Of Euthanasia and Automatic Bank Accounts

Escaping the world of ponds, bathtubs, and trolleys, we can bring the doing-allowing distinction to the more practical world. Consider the controversial case of euthanasia – if someone is in unbearable pain and is going to die with no hope of rescue, it seems like we should end their pain. However, it is not acceptable to outright kill the patient – that would be murder! Instead, the patient can be allowed to die by declining to continue life supporting treatment, and that’s legal.

But as Richard Chappell points out in his essay “Doing and Allowing”, we could conceive of a strange life support machine that is set to turn itself off automatically unless the doctor intervenes to push a button to turn it back on. That way, whenever a decision is made to terminate life support, it is the doctor merely refraining from pushing the button and allowing the patient to die rather than doing something to the patient.

Likewise, we could conceive of a bank account where we deposit our income that is set to automatically donate 10% of the contents to an effective non-profit organization. Here, any spending of our income deliberately reduces the pool to be donated and thus deliberately deprives people from receiving life-saving treatment, just like your inaction to actually donate a portion of your income used to.
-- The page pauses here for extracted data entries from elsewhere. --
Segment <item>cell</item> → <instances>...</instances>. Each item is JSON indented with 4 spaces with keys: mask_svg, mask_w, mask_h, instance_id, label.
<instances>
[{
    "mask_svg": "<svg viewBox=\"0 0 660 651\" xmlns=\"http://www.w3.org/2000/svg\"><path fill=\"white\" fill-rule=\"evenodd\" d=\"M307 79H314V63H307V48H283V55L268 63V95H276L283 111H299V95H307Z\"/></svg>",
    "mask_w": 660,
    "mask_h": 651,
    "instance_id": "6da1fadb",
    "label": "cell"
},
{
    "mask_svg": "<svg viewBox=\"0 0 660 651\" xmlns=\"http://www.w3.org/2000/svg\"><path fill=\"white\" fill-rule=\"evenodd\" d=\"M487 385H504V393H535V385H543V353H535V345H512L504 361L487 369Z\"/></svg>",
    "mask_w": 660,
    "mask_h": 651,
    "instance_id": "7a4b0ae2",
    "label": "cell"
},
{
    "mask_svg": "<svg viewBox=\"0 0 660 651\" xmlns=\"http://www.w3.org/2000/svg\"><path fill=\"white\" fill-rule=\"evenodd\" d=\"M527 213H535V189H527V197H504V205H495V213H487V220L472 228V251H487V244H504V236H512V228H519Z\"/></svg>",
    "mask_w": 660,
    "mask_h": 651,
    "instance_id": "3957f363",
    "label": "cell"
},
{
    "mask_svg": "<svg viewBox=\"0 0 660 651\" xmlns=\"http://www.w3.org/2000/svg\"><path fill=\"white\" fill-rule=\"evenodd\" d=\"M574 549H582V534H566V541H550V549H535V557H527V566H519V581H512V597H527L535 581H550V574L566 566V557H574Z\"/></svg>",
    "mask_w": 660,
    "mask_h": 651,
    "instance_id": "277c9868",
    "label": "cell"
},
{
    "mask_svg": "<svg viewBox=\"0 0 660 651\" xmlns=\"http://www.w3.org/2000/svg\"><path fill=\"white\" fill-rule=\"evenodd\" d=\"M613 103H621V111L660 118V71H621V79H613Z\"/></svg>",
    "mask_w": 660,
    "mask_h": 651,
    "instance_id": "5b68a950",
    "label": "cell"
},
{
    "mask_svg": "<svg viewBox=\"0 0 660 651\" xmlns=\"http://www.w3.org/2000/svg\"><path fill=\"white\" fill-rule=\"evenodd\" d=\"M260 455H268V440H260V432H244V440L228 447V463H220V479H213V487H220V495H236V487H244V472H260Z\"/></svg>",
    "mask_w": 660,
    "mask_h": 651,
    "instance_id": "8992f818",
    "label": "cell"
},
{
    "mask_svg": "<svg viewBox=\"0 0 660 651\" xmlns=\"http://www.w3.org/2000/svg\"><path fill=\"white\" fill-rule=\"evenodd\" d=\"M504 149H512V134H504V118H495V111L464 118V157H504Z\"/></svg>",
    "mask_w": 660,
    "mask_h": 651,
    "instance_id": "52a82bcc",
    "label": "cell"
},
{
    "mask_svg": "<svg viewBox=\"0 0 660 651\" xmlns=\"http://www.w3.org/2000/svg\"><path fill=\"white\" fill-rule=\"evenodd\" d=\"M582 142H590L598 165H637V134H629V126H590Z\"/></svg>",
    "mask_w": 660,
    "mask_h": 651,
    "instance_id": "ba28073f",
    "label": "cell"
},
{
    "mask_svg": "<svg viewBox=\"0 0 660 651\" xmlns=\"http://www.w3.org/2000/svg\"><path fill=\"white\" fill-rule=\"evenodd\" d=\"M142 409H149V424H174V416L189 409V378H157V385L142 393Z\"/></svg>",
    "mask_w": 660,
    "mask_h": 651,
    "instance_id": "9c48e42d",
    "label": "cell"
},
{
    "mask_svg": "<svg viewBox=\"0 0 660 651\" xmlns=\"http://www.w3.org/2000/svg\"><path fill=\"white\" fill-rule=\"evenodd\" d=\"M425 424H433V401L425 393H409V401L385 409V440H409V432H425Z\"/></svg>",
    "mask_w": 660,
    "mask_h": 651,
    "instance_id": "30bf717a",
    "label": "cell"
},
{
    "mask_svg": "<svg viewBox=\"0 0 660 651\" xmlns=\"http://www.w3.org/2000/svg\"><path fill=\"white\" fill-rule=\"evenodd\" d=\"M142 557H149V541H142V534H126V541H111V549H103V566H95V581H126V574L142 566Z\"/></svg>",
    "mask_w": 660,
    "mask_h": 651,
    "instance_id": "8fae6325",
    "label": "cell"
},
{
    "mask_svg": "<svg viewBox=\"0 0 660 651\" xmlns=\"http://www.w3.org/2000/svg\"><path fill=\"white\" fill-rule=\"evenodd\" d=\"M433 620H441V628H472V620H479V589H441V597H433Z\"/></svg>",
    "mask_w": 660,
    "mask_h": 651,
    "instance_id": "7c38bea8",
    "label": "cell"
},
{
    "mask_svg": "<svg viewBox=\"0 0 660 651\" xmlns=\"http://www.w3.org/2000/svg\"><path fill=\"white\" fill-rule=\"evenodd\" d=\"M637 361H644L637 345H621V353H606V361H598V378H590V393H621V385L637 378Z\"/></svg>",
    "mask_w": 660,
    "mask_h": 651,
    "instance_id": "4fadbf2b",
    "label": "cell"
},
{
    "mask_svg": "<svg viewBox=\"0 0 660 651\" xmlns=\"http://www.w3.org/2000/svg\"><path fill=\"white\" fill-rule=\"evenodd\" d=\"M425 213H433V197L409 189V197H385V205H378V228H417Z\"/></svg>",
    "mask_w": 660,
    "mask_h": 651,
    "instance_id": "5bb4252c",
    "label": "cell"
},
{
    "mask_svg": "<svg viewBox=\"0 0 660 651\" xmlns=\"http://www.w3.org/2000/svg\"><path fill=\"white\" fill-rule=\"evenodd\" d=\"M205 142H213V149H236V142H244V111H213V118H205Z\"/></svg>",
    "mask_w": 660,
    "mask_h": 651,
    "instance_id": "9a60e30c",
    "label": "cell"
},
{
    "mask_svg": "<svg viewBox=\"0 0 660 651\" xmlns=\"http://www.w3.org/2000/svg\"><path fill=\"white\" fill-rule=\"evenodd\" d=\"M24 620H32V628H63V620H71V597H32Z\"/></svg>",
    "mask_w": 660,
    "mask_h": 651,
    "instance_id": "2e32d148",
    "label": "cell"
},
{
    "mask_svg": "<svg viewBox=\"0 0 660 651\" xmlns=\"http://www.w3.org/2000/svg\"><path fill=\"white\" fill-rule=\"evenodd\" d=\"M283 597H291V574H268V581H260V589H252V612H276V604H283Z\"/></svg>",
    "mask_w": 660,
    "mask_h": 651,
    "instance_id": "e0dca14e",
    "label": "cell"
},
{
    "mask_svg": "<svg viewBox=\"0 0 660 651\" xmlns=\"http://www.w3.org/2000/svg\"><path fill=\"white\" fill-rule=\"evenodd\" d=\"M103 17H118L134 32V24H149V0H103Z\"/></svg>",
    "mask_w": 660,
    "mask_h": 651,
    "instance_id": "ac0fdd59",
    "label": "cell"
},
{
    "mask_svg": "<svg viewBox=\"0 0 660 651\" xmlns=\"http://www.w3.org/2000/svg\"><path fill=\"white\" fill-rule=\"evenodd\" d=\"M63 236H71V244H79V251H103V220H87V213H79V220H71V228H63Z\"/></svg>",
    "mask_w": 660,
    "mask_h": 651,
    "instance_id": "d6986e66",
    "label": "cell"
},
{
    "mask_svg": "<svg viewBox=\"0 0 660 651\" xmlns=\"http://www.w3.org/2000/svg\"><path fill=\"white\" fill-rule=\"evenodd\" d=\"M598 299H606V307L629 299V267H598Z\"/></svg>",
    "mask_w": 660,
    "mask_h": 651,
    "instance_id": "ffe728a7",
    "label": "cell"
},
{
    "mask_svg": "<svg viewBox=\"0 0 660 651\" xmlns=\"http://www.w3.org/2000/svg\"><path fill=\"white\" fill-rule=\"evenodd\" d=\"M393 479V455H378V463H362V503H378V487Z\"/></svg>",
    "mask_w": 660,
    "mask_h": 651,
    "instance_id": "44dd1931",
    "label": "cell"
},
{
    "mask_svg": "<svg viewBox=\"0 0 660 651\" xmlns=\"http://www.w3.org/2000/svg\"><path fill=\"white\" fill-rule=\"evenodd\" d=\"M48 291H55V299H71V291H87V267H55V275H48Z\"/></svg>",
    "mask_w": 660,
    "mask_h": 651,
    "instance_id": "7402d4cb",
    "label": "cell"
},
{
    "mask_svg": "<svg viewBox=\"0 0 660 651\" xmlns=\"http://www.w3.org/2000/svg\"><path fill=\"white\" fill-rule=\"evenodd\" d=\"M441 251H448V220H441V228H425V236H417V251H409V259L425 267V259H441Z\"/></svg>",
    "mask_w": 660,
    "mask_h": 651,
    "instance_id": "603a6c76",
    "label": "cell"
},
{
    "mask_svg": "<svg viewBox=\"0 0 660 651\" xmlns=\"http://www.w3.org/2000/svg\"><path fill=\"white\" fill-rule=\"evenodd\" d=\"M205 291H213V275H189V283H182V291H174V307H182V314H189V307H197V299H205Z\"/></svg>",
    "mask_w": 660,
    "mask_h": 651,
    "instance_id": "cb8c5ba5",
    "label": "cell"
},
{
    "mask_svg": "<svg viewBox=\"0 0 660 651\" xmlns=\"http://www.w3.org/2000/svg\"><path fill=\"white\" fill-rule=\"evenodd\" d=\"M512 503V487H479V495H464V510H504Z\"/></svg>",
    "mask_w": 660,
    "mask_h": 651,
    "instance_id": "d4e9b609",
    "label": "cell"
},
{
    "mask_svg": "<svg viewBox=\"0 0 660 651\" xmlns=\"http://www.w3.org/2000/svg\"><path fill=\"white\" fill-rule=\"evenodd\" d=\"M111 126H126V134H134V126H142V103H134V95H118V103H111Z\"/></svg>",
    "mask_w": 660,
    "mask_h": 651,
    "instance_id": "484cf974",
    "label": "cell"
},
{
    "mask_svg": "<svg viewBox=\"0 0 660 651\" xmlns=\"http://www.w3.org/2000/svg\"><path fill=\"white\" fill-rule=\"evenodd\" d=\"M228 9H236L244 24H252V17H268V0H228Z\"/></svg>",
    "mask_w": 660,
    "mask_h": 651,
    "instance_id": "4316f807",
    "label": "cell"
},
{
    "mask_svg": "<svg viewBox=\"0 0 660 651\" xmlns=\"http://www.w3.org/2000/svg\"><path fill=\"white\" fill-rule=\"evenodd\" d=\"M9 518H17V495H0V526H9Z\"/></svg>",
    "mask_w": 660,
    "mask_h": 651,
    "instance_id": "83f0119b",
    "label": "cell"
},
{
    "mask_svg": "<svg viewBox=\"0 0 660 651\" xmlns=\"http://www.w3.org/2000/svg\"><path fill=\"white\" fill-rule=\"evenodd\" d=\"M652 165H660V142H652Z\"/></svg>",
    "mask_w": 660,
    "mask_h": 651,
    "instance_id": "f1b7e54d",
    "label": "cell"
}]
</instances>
Here, in these two scenarios, the doing-allowing distinction falls apart. So what are we to do? The doing-allowing distinction is on shaky ground, and should be rejected. But does this mean that Donald Trump should be considered a terrorist and that we are all murderers for refusing to donate as much as possible to charity?

In the next essay, I’ll sketch out a utilitarian account of blameworthiness that takes into account quality of will, and argues that we should donate income to charity because it is an incredibly worthy action, not because we are monsters for failing to do so. …Trump, I hope you have your check for $5 million handy.